→ SOURCE PASSAGE

Clause 11 relevantly provides:
All powers, rights and remedies implied in favour of or conferred upon mortgagees by the Conveyancing Act 1919 or the Real Property Act 1900 shall be in enlargement and not in curtailment of the powers, rights and remedies conferred by these presents,… .
In King Investment Solutions v Hussain [2005] NSWSC 1076 Campbell J (as his Honour then was) was sitting on an appeal from a judgment of an Associate Justice in favour of an unregistered mortgagee against the mortgagor. In setting aside the judgment for possession given Campbell J said:
[54] The Real Property Act 1900 itself confers no status upon an unregistered mortgage. Rather, the attributes of such a mortgage derive from the contract between the mortgagor and mortgagee, and the general law. Relevant provisions of the contract can include whether there is a right to possession of the mortgaged land, whether there is a power of sale out of court upon default, whether there is a covenant to execute a registrable mortgage, and whether there is a covenant to procure the registration of a registrable mortgage. The rights under the general law could be affected by whether the unregistered mortgagee had custody of the certificate of title, and whether there were any prior mortgages. Rights under the general law may also depend upon the extent to which it is possible to obtain specific performance of particular covenants in the mortgage. Provided only that the intention to make the land security for a debt is clear, an unregistered mortgage will confer at least the rights which the general law confers upon a chargee. Whether there are any more extensive rights will depend upon the circumstances of the particular mortgage. In the present case, the intention of the mortgagors to make the land act as security for the debt is clear.
…
[80] In the present case, the mortgage of the second mortgagee contains a contractual power of sale. In itself, that provides a basis for the Court to have jurisdiction to make an order for sale of the mortgaged property, by way of an action for specific performance.
…
[126] By contrast [to the position of a registered second mortgagee of Torrens land], a mere equitable chargee of land has no right to possession: Garfitt v Allen (1887) 37 Ch D 48.
[127] In New South Wales, an equitable mortgagee of land has no entitlement to an order for possession, of the type provided for by section 79 Supreme Court Act 1970 prior to its repeal on 15 August 2005, and now by section 20 Civil Procedure Act 2005: Mills v Lewis (1985) 3 BPR [97205] at 9431 - 9431.3 per Priestley JA (with whom Hope and Glass agreed). However, if there is a covenant in the mortgage entitling an equitable mortgagee to possession upon default, once there has been a default an equitable mortgagee is entitled to a declaration that it is entitled to possession, and, in an appropriate circumstance, an order in the nature of specific performance requiring the mortgagor to give possession to the mortgagee: ibid.

Records of spatial questions:
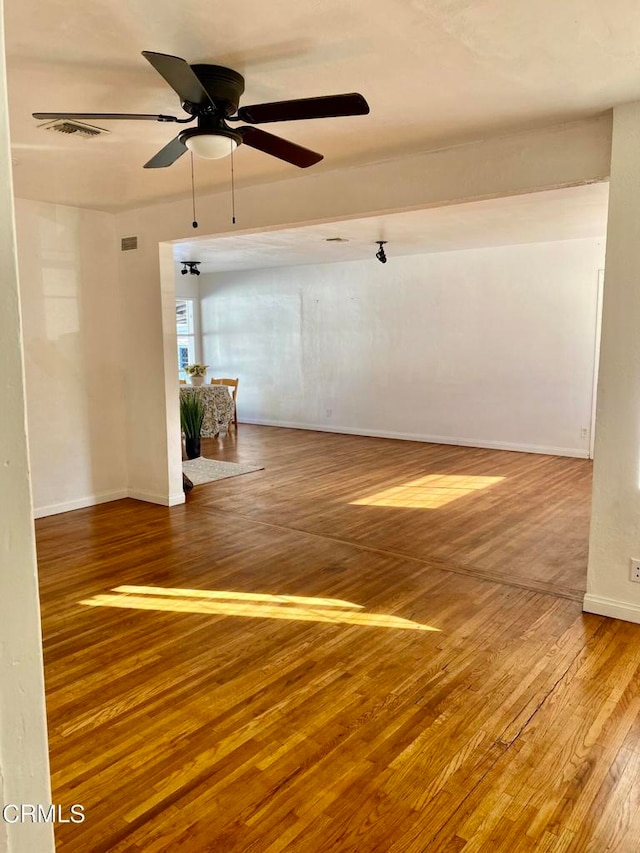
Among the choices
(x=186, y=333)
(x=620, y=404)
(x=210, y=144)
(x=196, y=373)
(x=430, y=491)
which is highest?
(x=210, y=144)

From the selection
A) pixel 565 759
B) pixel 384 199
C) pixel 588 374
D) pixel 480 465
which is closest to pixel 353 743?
pixel 565 759

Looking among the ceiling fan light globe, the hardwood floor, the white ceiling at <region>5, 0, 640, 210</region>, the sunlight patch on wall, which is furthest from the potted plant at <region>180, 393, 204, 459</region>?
the ceiling fan light globe

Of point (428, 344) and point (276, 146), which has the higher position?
point (276, 146)

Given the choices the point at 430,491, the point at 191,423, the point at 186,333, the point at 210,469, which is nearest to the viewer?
the point at 430,491

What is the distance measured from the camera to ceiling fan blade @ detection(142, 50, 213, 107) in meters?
1.99

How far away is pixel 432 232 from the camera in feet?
21.9

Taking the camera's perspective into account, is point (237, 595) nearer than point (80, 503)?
Yes

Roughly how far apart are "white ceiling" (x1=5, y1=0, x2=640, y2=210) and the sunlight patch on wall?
9.79 feet

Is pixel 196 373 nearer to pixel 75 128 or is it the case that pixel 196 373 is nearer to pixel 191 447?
pixel 191 447

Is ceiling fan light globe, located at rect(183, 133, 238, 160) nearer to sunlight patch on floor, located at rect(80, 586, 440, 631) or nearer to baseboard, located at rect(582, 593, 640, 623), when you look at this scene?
sunlight patch on floor, located at rect(80, 586, 440, 631)

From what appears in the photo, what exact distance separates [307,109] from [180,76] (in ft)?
1.61

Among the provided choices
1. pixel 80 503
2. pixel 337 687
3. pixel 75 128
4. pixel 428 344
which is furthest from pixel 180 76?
pixel 428 344

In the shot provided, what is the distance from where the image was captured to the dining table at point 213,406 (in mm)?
8633

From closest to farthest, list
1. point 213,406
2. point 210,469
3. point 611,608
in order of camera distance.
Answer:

→ WRITTEN INSTRUCTION
Write out the mortgage passage word for word, beginning at the words "Clause 11 relevantly" and stopping after "these presents,… .". The records play no part in this work.

→ THE RESULT
Clause 11 relevantly provides:
All powers, rights and remedies implied in favour of or conferred upon mortgagees by the Conveyancing Act 1919 or the Real Property Act 1900 shall be in enlargement and not in curtailment of the powers, rights and remedies conferred by these presents,… .